By turns comforting, depressing, and illuminating, Scratch paints a fuller, more personal picture of what it’s like to make a living from—or while—writing. I spoke with Martin about the intersection of writing, money, and class, as well as the process of making Scratch. (This conversation has been edited and condensed.)
Joseph Frankel : Some of the writers you spoke with for Scratch were very frank about their finances and their class backgrounds. Others were a little more reluctant. What accounts for these different levels of openness?
Manjula Martin: In my experience working with writers on this topic, it’s often the people who have more money who don’t want to talk about money. Transparency is a really scary thing for a lot of people in any profession, and I think there are good reasons for that. But people who are excited to talk about the topic, even if they’re nervous, inherently understand ... that it takes transparency to change stuff. It’s the old saw of “knowledge is power,” and I think that extends to writers and money.
There are a lot of barriers to access for people who come from low-income backgrounds, or maybe less traditional educational backgrounds, or who have had to deal with other types of prejudices in their life. If we want that to change, we need to start being honest about how this business actually works.
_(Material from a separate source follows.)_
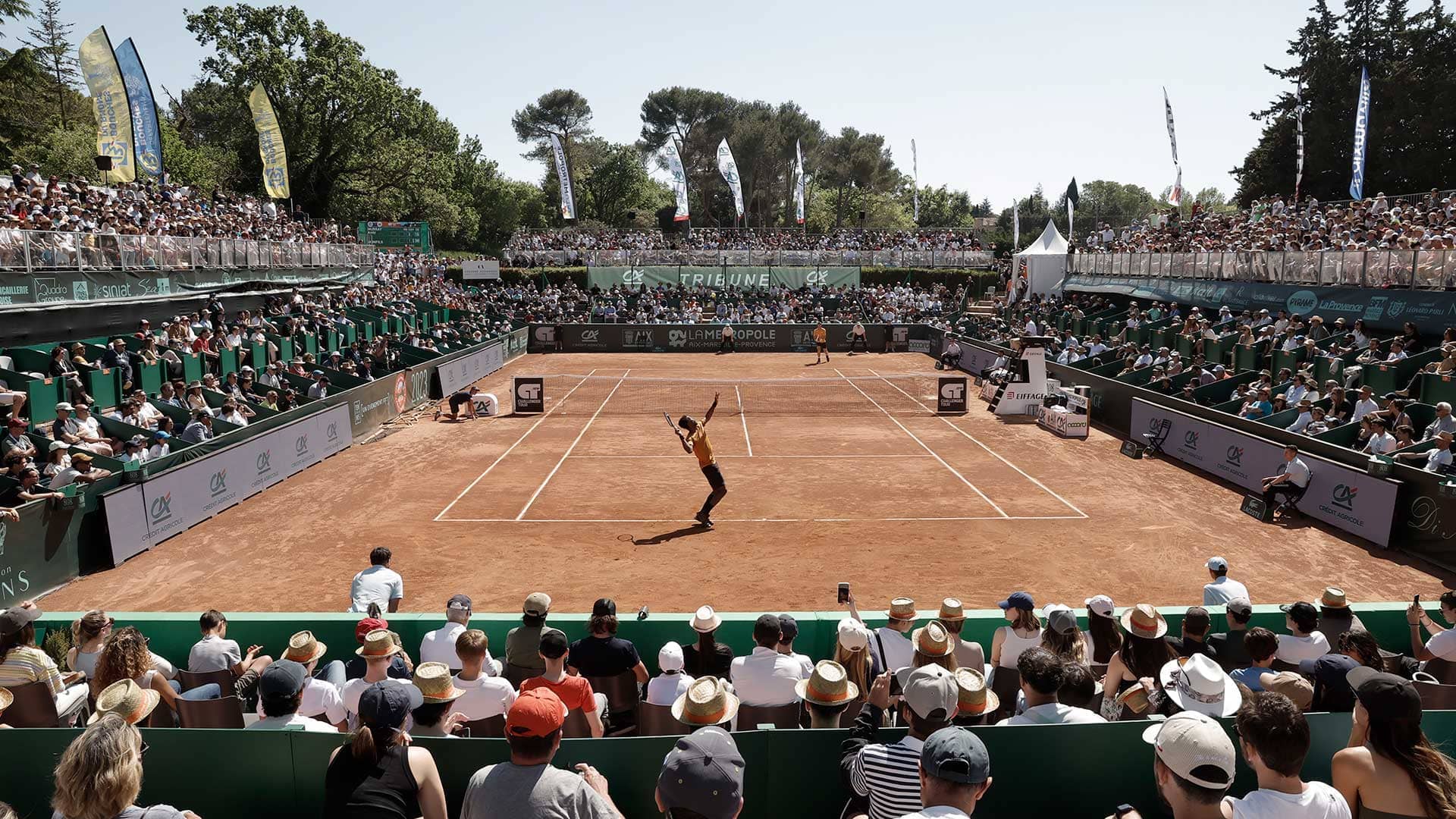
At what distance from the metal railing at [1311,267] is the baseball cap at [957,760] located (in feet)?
88.0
Frankel: Essays in the collection call attention to the creative value of day jobs and, in the case of Leslie Jamison (The Empathy Exams), their impact on writers’ output. Others, particularly the piece by Alexander Chee (The Queen of the Night, Edinburgh), think that the discussion of day jobs helps to romanticize unfair pay for writers. How do you think about the relationship between other kinds of work and writing?
Martin: I think that some of the stuff Chee says in his essay is particularly valuable for younger writers who maybe haven’t been around in an era where folks were ever really compensated well. I’ve certainly written for free. I’d bet Chee has done it too, and I think he talks about that in his essay. But if you’re hiring me to do work, you need to pay me, is sort of his stance. And I agree with that 100 percent.
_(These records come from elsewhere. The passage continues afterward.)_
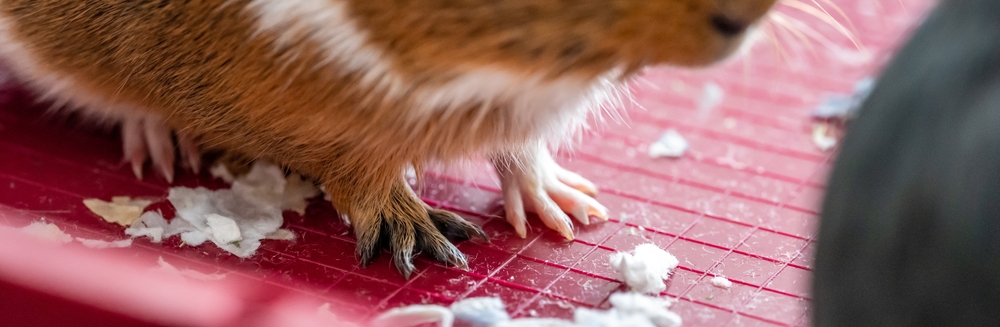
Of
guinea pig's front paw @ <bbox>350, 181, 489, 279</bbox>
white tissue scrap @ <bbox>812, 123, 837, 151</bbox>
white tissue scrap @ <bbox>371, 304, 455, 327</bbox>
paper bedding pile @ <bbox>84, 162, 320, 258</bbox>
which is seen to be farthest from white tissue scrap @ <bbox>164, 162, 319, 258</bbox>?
white tissue scrap @ <bbox>812, 123, 837, 151</bbox>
You mentioned romanticizing that relationship between work and craft. I think it’s very tricky because there is a lot of dangerous romanticization, and that can set writers up, particularly in the beginnings of their careers, to blunder in a business they know nothing about.
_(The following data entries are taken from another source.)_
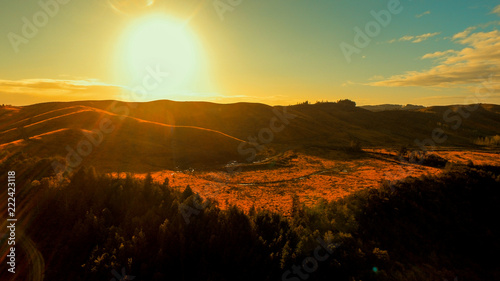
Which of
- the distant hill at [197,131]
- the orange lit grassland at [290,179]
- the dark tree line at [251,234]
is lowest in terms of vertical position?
the orange lit grassland at [290,179]

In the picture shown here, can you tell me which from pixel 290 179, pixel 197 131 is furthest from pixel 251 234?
pixel 197 131

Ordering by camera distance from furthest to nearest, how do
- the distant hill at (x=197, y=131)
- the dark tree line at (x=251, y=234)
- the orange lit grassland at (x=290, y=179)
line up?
the distant hill at (x=197, y=131)
the orange lit grassland at (x=290, y=179)
the dark tree line at (x=251, y=234)

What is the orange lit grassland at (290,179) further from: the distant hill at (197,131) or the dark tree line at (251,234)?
the distant hill at (197,131)

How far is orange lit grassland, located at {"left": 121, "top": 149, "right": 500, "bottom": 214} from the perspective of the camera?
15137mm

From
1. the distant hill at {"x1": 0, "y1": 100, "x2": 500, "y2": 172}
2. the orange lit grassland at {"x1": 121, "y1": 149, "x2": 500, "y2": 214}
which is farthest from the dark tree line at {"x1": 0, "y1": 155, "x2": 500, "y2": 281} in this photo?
the distant hill at {"x1": 0, "y1": 100, "x2": 500, "y2": 172}

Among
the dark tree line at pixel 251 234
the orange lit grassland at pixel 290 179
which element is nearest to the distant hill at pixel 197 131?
the orange lit grassland at pixel 290 179

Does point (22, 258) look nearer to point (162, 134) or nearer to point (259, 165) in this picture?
point (259, 165)

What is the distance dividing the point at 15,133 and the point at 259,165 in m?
29.9

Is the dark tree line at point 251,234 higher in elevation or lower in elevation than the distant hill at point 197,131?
lower

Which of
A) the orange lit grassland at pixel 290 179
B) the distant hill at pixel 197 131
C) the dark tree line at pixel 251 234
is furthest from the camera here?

Chee has a great quote in his essay where he talks about how any education in writing should include an education in how to make a living as a writer. There is a place for the romantic in the writer’s life, but there’s a difference between romance and being ignorant. Gay says that really nicely in her interview where she’s just like, “I don’t want to kill the dream of my students by being like, ‘it’s really hard to make a living!’” But it’s also the responsibility of older generations of writers to let folks know really what it’s like.